• _Reading text_

begin

Tag Archives: beta readers

Organizing Critique Comments for Implementation

Guest Post by Susan Forest

You’ve chosen beta readers from more than one source who understand your genre, you’ve given them your best work so they don’t correct flaws you know about, and you receive their feedback. But how do you organize the feedback, process, and implement it?

Knowing how to effectively deal with feedback will greatly help and improve your manuscript and will turn beta readers into fans.

First, it’s helpful to receive your feedback, when possible, in both written form (line edits and/or written comments) and verbal form. A nice protocol is to invite your three beta readers over for snacks or out to a restaurant for coffee and dessert. This is not only a way to thank them, but to bring them together by a specified deadline, to give feedback.

During this meeting, ensure you set a tone of professionalism (it’s not just social) and take notes without interrupting (except to clarify misunderstandings). There is no point in taking up time explaining what your story was supposed to say—if they didn’t get your message, that’s feedback, too.

When I get home from such a meeting, I first organize my comments into two types: line edits and global revisions. The line edits are easy to get through fairly quickly. Here, you can clear up typos and small wording or sentence changes that you agree with. You can ignore the occasional edit that is clearly wrong, or at least, wrong for you.

Sometimes, a line edit your beta reader gives you includes something bigger: a place where the reader was confused, where their comment has implications for several places in the manuscript, or where the comment gets to deeper thematic or character arc issues. Make a note of these, and add them to your second type of comments: global revisions.

By doing line edits first, you accomplish something important to the book, improve your novel, and give yourself a sense of achievement—and staying positive about your novel is critical, especially in the face of multiple notes to make changes.

end

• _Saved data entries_
begin

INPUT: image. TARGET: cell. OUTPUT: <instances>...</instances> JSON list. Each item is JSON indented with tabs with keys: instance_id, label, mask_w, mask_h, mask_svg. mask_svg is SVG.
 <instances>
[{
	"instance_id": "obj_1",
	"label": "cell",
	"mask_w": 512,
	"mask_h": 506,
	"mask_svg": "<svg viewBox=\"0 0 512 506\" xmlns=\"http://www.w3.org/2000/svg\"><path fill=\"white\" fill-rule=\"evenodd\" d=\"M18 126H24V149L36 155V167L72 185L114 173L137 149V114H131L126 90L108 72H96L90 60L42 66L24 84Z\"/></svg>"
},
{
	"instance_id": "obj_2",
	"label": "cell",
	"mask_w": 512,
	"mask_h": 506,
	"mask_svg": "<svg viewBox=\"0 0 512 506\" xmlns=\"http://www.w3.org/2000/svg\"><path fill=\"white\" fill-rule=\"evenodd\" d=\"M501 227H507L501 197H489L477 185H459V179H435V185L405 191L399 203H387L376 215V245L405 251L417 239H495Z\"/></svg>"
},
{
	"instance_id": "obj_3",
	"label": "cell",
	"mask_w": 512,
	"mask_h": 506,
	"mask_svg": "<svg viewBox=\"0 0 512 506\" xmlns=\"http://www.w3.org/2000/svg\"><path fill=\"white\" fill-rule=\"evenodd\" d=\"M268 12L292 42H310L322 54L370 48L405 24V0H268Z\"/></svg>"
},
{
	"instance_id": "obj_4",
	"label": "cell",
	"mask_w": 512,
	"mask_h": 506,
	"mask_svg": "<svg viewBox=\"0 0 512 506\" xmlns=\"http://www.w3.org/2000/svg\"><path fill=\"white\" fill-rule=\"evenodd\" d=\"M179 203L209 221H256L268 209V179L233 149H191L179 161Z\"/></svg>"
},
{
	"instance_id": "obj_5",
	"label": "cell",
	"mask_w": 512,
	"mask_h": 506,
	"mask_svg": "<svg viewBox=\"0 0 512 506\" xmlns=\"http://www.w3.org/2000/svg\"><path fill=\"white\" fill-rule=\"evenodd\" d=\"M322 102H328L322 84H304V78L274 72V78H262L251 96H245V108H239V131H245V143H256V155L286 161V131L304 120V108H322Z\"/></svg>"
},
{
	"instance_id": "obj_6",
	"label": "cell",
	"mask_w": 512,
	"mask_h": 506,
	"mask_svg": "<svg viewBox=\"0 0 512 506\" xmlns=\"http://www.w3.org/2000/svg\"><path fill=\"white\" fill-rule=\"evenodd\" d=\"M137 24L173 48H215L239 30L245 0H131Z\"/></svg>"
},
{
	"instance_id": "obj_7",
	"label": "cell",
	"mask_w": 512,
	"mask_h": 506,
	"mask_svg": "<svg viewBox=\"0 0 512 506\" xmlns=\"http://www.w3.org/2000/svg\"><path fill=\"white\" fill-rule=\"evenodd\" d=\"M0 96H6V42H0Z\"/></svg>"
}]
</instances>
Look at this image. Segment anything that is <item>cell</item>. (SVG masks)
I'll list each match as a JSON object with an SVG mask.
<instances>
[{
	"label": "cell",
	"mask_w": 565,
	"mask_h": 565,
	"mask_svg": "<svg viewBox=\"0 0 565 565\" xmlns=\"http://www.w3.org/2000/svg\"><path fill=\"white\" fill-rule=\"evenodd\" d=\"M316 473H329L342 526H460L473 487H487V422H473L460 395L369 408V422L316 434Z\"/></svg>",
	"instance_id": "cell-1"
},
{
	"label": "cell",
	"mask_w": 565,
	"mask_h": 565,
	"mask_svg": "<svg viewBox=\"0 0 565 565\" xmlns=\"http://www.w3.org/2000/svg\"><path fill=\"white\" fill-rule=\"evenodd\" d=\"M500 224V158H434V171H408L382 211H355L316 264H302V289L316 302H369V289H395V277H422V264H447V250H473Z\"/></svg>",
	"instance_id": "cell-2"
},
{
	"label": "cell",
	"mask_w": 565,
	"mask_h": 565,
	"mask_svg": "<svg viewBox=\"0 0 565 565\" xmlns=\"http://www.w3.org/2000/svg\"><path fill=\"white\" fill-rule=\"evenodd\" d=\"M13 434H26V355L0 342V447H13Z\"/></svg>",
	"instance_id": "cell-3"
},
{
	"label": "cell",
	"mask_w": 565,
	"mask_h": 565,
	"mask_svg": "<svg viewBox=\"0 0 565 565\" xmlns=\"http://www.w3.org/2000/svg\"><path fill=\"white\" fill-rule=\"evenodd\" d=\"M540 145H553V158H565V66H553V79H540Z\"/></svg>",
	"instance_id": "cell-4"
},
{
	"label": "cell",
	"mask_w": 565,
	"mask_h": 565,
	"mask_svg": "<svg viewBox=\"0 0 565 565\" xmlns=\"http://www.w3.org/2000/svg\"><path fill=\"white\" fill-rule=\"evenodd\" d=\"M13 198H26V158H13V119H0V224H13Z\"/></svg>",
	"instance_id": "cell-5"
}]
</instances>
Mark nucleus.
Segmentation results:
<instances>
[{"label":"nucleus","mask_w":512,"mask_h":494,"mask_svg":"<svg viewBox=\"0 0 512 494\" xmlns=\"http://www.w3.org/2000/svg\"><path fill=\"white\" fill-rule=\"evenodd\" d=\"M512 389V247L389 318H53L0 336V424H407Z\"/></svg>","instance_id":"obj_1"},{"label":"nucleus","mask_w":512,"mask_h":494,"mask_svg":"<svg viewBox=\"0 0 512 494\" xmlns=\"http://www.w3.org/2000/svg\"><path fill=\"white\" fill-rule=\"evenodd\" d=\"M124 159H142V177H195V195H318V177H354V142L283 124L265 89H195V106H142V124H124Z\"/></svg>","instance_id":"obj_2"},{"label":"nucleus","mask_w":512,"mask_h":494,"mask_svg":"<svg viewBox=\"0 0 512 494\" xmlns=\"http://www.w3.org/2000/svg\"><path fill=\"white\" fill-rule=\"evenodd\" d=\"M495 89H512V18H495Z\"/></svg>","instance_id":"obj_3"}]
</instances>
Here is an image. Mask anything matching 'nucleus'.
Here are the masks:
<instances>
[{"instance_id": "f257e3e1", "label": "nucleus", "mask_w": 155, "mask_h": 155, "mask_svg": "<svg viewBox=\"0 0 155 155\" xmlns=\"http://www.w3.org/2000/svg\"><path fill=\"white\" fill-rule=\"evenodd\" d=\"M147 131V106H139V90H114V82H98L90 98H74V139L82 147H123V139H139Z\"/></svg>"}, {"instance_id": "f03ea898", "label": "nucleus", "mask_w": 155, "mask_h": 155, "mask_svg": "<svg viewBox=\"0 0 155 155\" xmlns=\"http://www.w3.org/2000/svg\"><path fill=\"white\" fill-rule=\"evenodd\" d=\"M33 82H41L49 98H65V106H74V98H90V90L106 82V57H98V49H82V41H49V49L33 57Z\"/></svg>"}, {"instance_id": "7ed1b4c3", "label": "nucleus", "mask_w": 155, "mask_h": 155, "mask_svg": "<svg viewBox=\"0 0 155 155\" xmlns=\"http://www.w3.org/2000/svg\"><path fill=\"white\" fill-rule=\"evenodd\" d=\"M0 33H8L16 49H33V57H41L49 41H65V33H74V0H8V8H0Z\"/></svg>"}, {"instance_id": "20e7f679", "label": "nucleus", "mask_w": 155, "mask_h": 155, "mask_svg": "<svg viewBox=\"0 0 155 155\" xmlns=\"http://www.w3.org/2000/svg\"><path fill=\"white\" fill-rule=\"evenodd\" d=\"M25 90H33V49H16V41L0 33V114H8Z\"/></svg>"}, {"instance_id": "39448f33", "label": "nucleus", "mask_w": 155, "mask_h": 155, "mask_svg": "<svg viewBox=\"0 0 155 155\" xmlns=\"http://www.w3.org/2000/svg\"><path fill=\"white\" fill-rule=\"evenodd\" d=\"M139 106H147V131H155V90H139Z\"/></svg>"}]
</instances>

end

• _Tasks to complete_
A - Could you reproduce the post on organizing critique comments starting with "Organizing Critique Comments" and going on through "readers into fans.", substituting "early readers" for "beta readers"?
B - Can you resume the post on organizing critique comments from where it stops?
These records were drawn from a separate source.

• _The replies_
A -
Organizing Critique Comments for Implementation

Guest Post by Susan Forest

You’ve chosen early readers from more than one source who understand your genre, you’ve given them your best work so they don’t correct flaws you know about, and you receive their feedback. But how do you organize the feedback, process, and implement it?

Knowing how to effectively deal with feedback will greatly help and improve your manuscript and will turn early readers into fans.

B -
The global revisions, especially on a longer work such as a novel, can be daunting. Begin by putting them all into a single document (perhaps in point form), and reduce their number:

  • Delete any repetitions. But remember: if all three of your beta readers pointed out the same issue, it’s probably valid.
  • Delete any changes you’re not going to make. Perhaps your beta reader isn’t really your audience (if he or she doesn’t read or understand your genre, they might be off base), missed the point of your story, or—although you respect their point—you simply know: this is not a change you’re prepared to make. Hey, you’re the author, and this is your book.
  • Don’t try to please all tastes. If one reader wants you to make a certain change, a second gives you the opposite advice, and the third doesn’t want any change at all, remember that by trying to be all things to all people, you can edit the passion out of your story. Follow the critique of the reader whose vision is closest to what you are trying to achieve.

Next, phrase all comments in the positive. You can’t do anything with a negative comment. For instance, even if you agree that the comment, “Don’t make your protagonist weepy and weak” is valid, it can’t be implemented until you change it to “Angela should stand up for her own position in her relationship with Greg.” That is something you can work with.

Then, find out where (in which chapter and scene) you want to implement the change. In the above example, you might decide that Angela will tell Greg she intends to buy a cat in chapter 2, scene 1; choose the restaurant in chapter 9, scene 5; and demand he pay half the rent on their apartment in chapter 15, scene 4.

In some instances, a comment will be implemented in only one place in the book. In other cases, several different examples will find their way into different parts of the book (as in Angela’s example, above). In still other cases, the same detail will be applied to multiple places in the book. This could happen when you want to ensure rats are ubiquitous in your medieval fantasy.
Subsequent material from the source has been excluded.